=== YOUR ASSIGNMENT ===
Retype the records below exactly. Leave nothing out.

=== STUDY MATERIAL ===
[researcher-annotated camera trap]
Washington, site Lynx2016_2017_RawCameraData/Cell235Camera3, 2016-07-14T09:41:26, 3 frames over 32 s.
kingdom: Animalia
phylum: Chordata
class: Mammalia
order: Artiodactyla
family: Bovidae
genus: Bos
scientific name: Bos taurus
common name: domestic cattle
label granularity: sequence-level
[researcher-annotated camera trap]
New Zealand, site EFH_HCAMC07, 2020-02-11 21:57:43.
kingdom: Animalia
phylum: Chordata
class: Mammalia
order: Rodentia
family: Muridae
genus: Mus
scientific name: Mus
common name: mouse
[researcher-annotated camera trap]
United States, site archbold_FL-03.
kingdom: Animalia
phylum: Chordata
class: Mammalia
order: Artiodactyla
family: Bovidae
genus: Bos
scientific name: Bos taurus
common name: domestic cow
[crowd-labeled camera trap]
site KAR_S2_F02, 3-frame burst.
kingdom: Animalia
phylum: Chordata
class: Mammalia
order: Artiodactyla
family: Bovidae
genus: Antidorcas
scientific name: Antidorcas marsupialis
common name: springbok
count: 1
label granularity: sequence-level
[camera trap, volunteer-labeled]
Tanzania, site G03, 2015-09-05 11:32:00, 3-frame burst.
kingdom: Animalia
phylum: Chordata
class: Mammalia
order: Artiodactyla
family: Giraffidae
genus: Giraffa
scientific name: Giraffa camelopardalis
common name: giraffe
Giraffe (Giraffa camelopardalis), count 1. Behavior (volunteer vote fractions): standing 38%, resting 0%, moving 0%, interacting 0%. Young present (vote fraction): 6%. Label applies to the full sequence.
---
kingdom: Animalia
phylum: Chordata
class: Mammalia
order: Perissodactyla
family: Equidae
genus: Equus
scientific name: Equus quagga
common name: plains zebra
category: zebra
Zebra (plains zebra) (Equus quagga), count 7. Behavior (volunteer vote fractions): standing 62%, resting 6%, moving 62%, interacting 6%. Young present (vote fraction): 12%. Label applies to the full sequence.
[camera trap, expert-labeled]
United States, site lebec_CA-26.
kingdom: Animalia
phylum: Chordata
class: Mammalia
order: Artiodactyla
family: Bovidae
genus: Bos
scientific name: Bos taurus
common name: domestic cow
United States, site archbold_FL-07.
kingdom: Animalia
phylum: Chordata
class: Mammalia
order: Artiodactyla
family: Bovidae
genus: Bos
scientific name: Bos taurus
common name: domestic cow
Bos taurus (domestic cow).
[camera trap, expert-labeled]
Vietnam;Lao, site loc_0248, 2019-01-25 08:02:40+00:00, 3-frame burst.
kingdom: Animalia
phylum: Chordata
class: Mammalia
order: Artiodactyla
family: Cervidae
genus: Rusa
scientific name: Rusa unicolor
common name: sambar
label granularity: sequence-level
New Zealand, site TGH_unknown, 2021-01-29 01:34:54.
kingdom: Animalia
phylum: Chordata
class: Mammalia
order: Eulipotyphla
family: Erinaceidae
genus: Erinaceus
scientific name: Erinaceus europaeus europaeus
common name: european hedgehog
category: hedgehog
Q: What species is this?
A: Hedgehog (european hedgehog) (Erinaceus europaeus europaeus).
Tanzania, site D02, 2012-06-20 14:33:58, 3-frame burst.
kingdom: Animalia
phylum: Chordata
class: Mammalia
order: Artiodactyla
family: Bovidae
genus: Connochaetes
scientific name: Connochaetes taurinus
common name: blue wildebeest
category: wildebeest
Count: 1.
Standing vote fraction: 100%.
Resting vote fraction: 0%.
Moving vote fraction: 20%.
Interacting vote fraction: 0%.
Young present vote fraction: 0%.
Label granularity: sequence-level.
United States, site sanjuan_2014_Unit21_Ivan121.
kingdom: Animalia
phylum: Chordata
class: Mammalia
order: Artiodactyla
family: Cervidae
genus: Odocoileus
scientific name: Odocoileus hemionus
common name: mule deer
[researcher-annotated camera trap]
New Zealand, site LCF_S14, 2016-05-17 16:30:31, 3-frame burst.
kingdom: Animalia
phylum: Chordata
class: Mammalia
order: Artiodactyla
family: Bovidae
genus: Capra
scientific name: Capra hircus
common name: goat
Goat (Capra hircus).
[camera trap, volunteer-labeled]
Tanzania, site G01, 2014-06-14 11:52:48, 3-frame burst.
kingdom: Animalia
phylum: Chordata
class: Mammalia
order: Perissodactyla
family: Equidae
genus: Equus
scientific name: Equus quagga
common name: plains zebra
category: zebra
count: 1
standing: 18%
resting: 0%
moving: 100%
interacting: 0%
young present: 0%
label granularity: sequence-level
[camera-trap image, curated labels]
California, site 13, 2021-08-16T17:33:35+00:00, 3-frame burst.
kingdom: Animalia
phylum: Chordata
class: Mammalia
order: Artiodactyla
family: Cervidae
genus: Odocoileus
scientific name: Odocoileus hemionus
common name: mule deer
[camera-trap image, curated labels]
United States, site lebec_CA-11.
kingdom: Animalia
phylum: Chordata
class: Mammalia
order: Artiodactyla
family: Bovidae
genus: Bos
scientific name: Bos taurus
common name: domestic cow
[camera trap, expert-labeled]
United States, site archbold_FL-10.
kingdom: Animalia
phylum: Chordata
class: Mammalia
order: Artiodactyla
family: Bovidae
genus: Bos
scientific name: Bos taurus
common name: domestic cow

=== TASK SOLUTION ===
[researcher-annotated camera trap]
Washington, site Lynx2016_2017_RawCameraData/Cell235Camera3, 2016-07-14T09:41:26, 3 frames over 32 s.
kingdom: Animalia
phylum: Chordata
class: Mammalia
order: Artiodactyla
family: Bovidae
genus: Bos
scientific name: Bos taurus
common name: domestic cattle
label granularity: sequence-level
[researcher-annotated camera trap]
New Zealand, site EFH_HCAMC07, 2020-02-11 21:57:43.
kingdom: Animalia
phylum: Chordata
class: Mammalia
order: Rodentia
family: Muridae
genus: Mus
scientific name: Mus
common name: mouse
[researcher-annotated camera trap]
United States, site archbold_FL-03.
kingdom: Animalia
phylum: Chordata
class: Mammalia
order: Artiodactyla
family: Bovidae
genus: Bos
scientific name: Bos taurus
common name: domestic cow
[crowd-labeled camera trap]
site KAR_S2_F02, 3-frame burst.
kingdom: Animalia
phylum: Chordata
class: Mammalia
order: Artiodactyla
family: Bovidae
genus: Antidorcas
scientific name: Antidorcas marsupialis
common name: springbok
count: 1
label granularity: sequence-level
[camera trap, volunteer-labeled]
Tanzania, site G03, 2015-09-05 11:32:00, 3-frame burst.
kingdom: Animalia
phylum: Chordata
class: Mammalia
order: Artiodactyla
family: Giraffidae
genus: Giraffa
scientific name: Giraffa camelopardalis
common name: giraffe
Giraffe (Giraffa camelopardalis), count 1. Behavior (volunteer vote fractions): standing 38%, resting 0%, moving 0%, interacting 0%. Young present (vote fraction): 6%. Label applies to the full sequence.
---
kingdom: Animalia
phylum: Chordata
class: Mammalia
order: Perissodactyla
family: Equidae
genus: Equus
scientific name: Equus quagga
common name: plains zebra
category: zebra
Zebra (plains zebra) (Equus quagga), count 7. Behavior (volunteer vote fractions): standing 62%, resting 6%, moving 62%, interacting 6%. Young present (vote fraction): 12%. Label applies to the full sequence.
[camera trap, expert-labeled]
United States, site lebec_CA-26.
kingdom: Animalia
phylum: Chordata
class: Mammalia
order: Artiodactyla
family: Bovidae
genus: Bos
scientific name: Bos taurus
common name: domestic cow
United States, site archbold_FL-07.
kingdom: Animalia
phylum: Chordata
class: Mammalia
order: Artiodactyla
family: Bovidae
genus: Bos
scientific name: Bos taurus
common name: domestic cow
Bos taurus (domestic cow).
[camera trap, expert-labeled]
Vietnam;Lao, site loc_0248, 2019-01-25 08:02:40+00:00, 3-frame burst.
kingdom: Animalia
phylum: Chordata
class: Mammalia
order: Artiodactyla
family: Cervidae
genus: Rusa
scientific name: Rusa unicolor
common name: sambar
label granularity: sequence-level
New Zealand, site TGH_unknown, 2021-01-29 01:34:54.
kingdom: Animalia
phylum: Chordata
class: Mammalia
order: Eulipotyphla
family: Erinaceidae
genus: Erinaceus
scientific name: Erinaceus europaeus europaeus
common name: european hedgehog
category: hedgehog
Q: What species is this?
A: Hedgehog (european hedgehog) (Erinaceus europaeus europaeus).
Tanzania, site D02, 2012-06-20 14:33:58, 3-frame burst.
kingdom: Animalia
phylum: Chordata
class: Mammalia
order: Artiodactyla
family: Bovidae
genus: Connochaetes
scientific name: Connochaetes taurinus
common name: blue wildebeest
category: wildebeest
Count: 1.
Standing vote fraction: 100%.
Resting vote fraction: 0%.
Moving vote fraction: 20%.
Interacting vote fraction: 0%.
Young present vote fraction: 0%.
Label granularity: sequence-level.
United States, site sanjuan_2014_Unit21_Ivan121.
kingdom: Animalia
phylum: Chordata
class: Mammalia
order: Artiodactyla
family: Cervidae
genus: Odocoileus
scientific name: Odocoileus hemionus
common name: mule deer
[researcher-annotated camera trap]
New Zealand, site LCF_S14, 2016-05-17 16:30:31, 3-frame burst.
kingdom: Animalia
phylum: Chordata
class: Mammalia
order: Artiodactyla
family: Bovidae
genus: Capra
scientific name: Capra hircus
common name: goat
Goat (Capra hircus).
[camera trap, volunteer-labeled]
Tanzania, site G01, 2014-06-14 11:52:48, 3-frame burst.
kingdom: Animalia
phylum: Chordata
class: Mammalia
order: Perissodactyla
family: Equidae
genus: Equus
scientific name: Equus quagga
common name: plains zebra
category: zebra
count: 1
standing: 18%
resting: 0%
moving: 100%
interacting: 0%
young present: 0%
label granularity: sequence-level
[camera-trap image, curated labels]
California, site 13, 2021-08-16T17:33:35+00:00, 3-frame burst.
kingdom: Animalia
phylum: Chordata
class: Mammalia
order: Artiodactyla
family: Cervidae
genus: Odocoileus
scientific name: Odocoileus hemionus
common name: mule deer
[camera-trap image, curated labels]
United States, site lebec_CA-11.
kingdom: Animalia
phylum: Chordata
class: Mammalia
order: Artiodactyla
family: Bovidae
genus: Bos
scientific name: Bos taurus
common name: domestic cow
[camera trap, expert-labeled]
United States, site archbold_FL-10.
kingdom: Animalia
phylum: Chordata
class: Mammalia
order: Artiodactyla
family: Bovidae
genus: Bos
scientific name: Bos taurus
common name: domestic cow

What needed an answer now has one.